THE BORDERS OF MULTICULTURAL COMMUNICATION: ETHNIC- SYMBOLIC REPRESENTATIONS IN AUSTRALIAN SPACE
Multicultural communication between heterogeneous ethnic groups functions in a culturally variegated environment and is based on simplified ethnic symbols. Ethnic symbols are generally being built through mass media in the conscience of members of ethnic groups as well as in the majority, mainstream society. The Australian multiethnic space with its multiculturalism policy and with the opening of the space to public representation of ethnic groups, is building a fragmented ethnic environment. In it, we can follow on the one side progressive and increasing integration of some initial immigrant groups (and of their descendants) into Australian environment, and on the other, a growing marginalisation of some other, recently immigrated ethnic groups (and of their descendants). Ethnic environment with its symbolic representation of individual ethnicities is still functioning similarly as it did in the past, that is based on assimilatory logics, which distinguishes between “us”, and those that are “foreign and different”.

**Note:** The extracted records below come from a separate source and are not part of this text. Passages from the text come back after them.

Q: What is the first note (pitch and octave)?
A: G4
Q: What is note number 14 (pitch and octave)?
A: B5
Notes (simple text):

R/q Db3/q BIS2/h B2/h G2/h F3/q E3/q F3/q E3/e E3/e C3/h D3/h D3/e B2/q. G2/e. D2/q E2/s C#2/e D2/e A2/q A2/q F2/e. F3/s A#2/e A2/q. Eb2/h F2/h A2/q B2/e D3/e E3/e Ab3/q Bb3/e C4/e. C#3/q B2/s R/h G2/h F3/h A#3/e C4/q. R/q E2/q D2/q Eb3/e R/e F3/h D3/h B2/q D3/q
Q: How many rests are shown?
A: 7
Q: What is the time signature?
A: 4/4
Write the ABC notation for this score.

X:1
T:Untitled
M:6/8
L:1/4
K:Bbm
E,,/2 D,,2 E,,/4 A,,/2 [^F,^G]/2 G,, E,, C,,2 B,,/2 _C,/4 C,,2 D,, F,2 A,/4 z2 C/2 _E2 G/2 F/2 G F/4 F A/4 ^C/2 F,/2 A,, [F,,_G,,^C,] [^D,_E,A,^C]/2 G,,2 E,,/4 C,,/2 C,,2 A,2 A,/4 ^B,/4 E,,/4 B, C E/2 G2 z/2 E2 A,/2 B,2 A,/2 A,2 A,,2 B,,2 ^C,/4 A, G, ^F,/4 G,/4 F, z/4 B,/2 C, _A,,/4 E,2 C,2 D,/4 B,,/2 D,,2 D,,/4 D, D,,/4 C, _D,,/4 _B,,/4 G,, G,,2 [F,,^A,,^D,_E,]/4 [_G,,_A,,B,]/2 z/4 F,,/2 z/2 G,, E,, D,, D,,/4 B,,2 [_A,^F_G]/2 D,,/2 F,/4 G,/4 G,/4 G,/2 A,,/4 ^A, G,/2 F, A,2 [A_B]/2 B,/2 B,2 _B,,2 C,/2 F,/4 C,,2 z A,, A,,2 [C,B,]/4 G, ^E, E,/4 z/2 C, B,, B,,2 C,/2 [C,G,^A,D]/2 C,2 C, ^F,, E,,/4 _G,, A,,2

In the Australian multicultural space, communication between ethnic groups and the mainstream is frequently a one-way process; the media as well often aim their look only from the minority towards the majority and thus do not succeed in reaching the entire multicultural spectrum. Evident is the duality of media representations, which provoke stereotype ethnic images on two levels: one is good, the other bad, one more positive, the other more negative. Duality in media mediation of ethnic representations can be perceived even with representations of a single ethnicity. We are witnessing this phenomenon in modern Australian society especially with some ethnic groups from Asian ethnic space.
Slovenian culture has in the Australian environment always been (at least to a large extent) in the positive value scope of European immigration although individuals were able due to their relative “invisibility” and numerical smallness, to move, willingly or not, between individual ethnic groups as well as between ethnic groups and the mainstream society. Despite the fact that we can on the one hand speak of heterogeneity of ethnic representations in multicultural space, we can on the other hand follow gradual homogenisation of some ethnic groups. Thus, despite ethnic diversification in an ethnically mixed and global space, ethnic representations are being created, which are multicultural and are because of their multiculturalism and multi-significance becoming more and more connected and homogeneous.